Elle suit alors les traces de ses parents et consacre sa vie au militantisme : « Mon engagement est venu de leur volonté de s’engager pour la paix. Ils étaient très traumatisés par le nazisme et l’antisémitisme. » Ayant suivi des études de journalisme à Bordeaux, elle écrit ensuite pour des revues d’associations de solidarité en Amérique latine, puis pour le magazine féministe « Clara Magazine ». « Je suis aussi une enfant de 1968 », confie-t-elle un sourire en coin comme pour justifier son engagement.
En 1993, Monique Étienne se lance dans des études de cinéma à Paris pour pouvoir réaliser des reportages et documentaires et servir les causes qu’elle défend. C’est chose faite en 2006, lorsqu’avec son mari Kristian Delacroix ils réalisent le film documentaire « Des Olives et des murs » dans lequel ils suivent les cueilleurs d’une mission civile internationale qui enfreignent l’interdiction imposée par Israël de récolter les olives appartenant à un oléiculteur palestinien.
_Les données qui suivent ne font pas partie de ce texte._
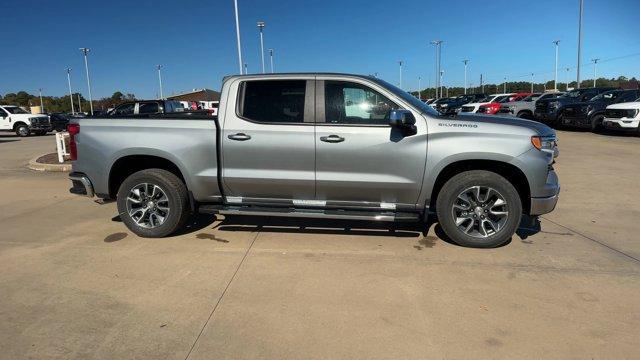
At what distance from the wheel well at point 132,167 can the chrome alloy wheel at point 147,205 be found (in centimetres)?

Accompagnement des communautés
« Il faut avoir l’énergie de lutter parce que perdre espoir serait la victoire d’Israël. » Ces propos recueillis par Monique Étienne auprès de Palestiniens sont ceux de la famille Nassar, propriétaire de la ferme « la Tente des Nations » qui mène une résistance pacifique au sud-ouest de Bethlehem. C’est un discours qui résonne chez la militante rochelaise de 75 ans, de retour de sa 26e mission en Palestine. Membre du conseil national de l’association France Palestine Solidarité, elle s’est rendue pour la première fois sur place en 1993, au moment de la première intifada, juste avant les accords d’Oslo. Depuis, elle témoigne des difficultés persistantes rencontrées par les populations sur place.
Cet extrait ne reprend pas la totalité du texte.